# Input start

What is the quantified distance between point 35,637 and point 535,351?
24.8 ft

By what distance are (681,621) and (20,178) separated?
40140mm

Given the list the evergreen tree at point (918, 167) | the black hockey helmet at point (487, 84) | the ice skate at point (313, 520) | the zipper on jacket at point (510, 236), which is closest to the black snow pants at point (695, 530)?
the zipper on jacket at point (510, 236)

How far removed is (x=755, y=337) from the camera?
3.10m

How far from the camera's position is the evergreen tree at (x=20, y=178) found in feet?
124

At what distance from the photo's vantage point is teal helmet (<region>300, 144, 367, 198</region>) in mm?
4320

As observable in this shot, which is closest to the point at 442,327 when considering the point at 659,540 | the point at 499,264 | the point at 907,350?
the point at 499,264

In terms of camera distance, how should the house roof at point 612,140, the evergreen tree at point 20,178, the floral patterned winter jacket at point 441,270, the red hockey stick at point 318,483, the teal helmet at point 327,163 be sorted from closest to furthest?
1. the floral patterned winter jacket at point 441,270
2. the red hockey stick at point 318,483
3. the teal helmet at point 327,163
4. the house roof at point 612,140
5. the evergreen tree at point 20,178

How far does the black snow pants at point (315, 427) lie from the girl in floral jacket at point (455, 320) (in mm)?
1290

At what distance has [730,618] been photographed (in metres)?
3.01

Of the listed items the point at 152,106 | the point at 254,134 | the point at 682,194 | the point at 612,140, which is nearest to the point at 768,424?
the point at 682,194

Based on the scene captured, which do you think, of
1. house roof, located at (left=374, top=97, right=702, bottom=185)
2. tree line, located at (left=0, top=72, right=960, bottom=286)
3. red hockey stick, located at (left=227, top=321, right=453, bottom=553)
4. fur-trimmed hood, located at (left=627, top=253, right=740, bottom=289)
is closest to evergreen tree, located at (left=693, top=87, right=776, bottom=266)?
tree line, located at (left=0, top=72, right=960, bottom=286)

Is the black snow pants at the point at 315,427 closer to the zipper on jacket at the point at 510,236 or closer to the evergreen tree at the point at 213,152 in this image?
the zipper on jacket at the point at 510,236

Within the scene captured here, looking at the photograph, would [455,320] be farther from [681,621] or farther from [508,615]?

# Input end

(What to produce) Render the stretch from the line containing "In terms of" through the line containing "5. the evergreen tree at point 20,178" as a two-column CSV with columns named input and output. Give one row for each text and its answer, put each field in quotes, and replace line breaks with spaces.

(Problem solution)
input,output
"In terms of camera distance, how should the house roof at point 612,140, the evergreen tree at point 20,178, the floral patterned winter jacket at point 441,270, the red hockey stick at point 318,483, the teal helmet at point 327,163 be sorted from closest to furthest?","1. the floral patterned winter jacket at point 441,270 2. the red hockey stick at point 318,483 3. the teal helmet at point 327,163 4. the house roof at point 612,140 5. the evergreen tree at point 20,178"